Semin Pediatr Surg
. 2023 Oct 17;32(4):151328.
doi: 10.1016/j.sempedsurg.2023.151328. Online ahead of print. https://pubmed.ncbi.nlm.nih.gov/37939639/
Extracorporeal life support in congenital diaphragmatic hernia
- PMID: 37939639
- DOI: 10.1016/j.sempedsurg.2023.151328
Congenital diaphragmatic hernia (CDH) is the most common indication for ECLS in neonatal respiratory failure. The ultimate purpose of ECLS is to grant cardiopulmonary support, allowing time for operative intervention and optimization of cardiopulmonary function as the pathophysiologic processes of pulmonary hypertension, pulmonary hypoplasia, and ventricular dysfunction either improve or resolve.

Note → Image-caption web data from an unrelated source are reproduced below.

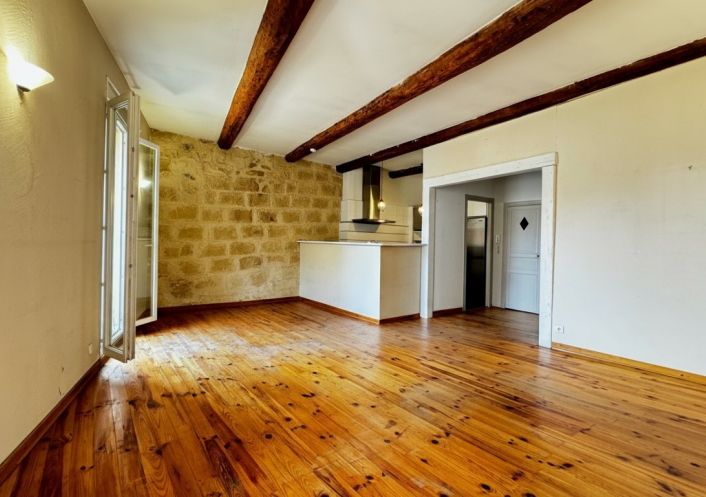 vente Maison Servian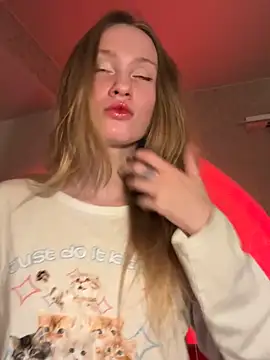 saint cat25 online show from March 2026 06:59:02 PM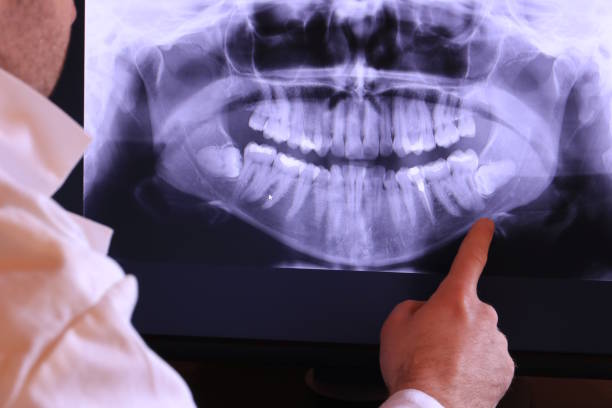 Best Pediatric Emergency Dentist in Florham Park, NJ
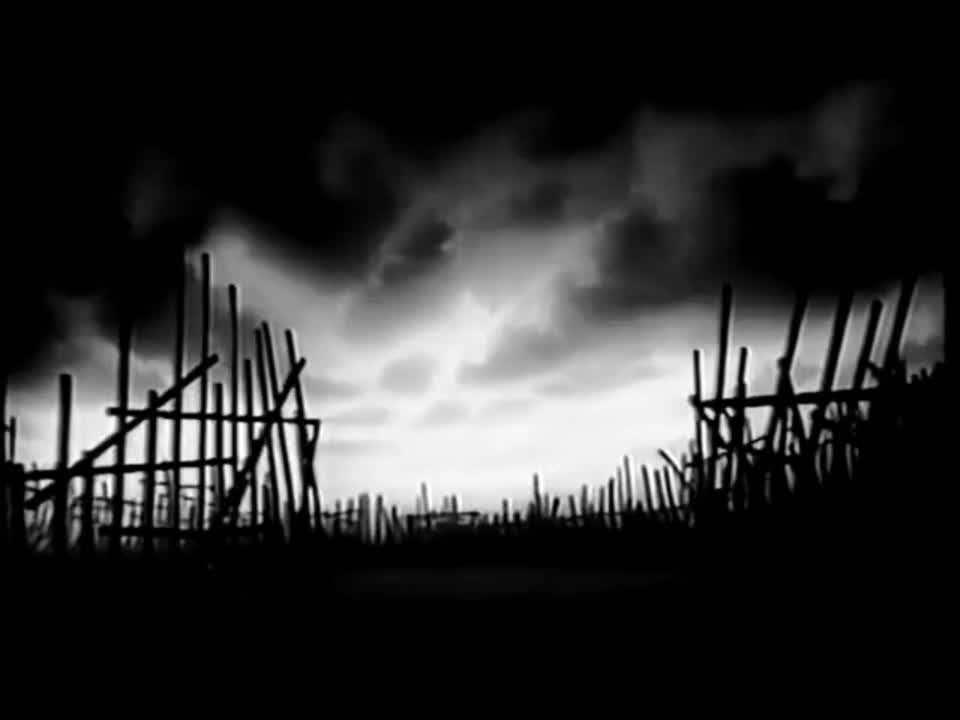 Beyond-We Don’t Wanna Make It Without You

In CDH, ECLS plays a crucial role in the management of the most challenging patients, facilitating postnatal stabilization, allowing a ventilation strategy which minimizes barotrauma and volutrauma, and permitting treatment of and recovery from pulmonary hypertension and/or cardiac dysfunction. Understanding the nuances of CDH patients, which differ from other forms of neonatal respiratory failure, and the benefits of ECLS for these infants, is crucial for effective management. CDH patients present distinct challenges. Every aspect of ECLS, from mode of support and anticoagulation medication to pump selection, ventilation strategy, pulmonary hypertension management, and the weaning process, requires meticulous consideration. ECLS for CDH serves as a bridge to making informed decisions, granting clinicians stability and time to manage / recover from specific pathophysiologic consequences, and it offers the potential for survival among even the most challenging and complex patients. As overall care and management for infants with CDH receiving ECLS continue to improve, the focus has shifted toward managing survivor morbidity. Given the multisystem nature of the disease, this requires significant experience, expertise, and multidisciplinary teamwork to optimize long-term outcomes for these patients.
Keywords: CDH surgical repair; Congenital diaphragmatic hernia (CDH); Diaphragm; Extracorporeal life support (ECLS); Long-term outcomes.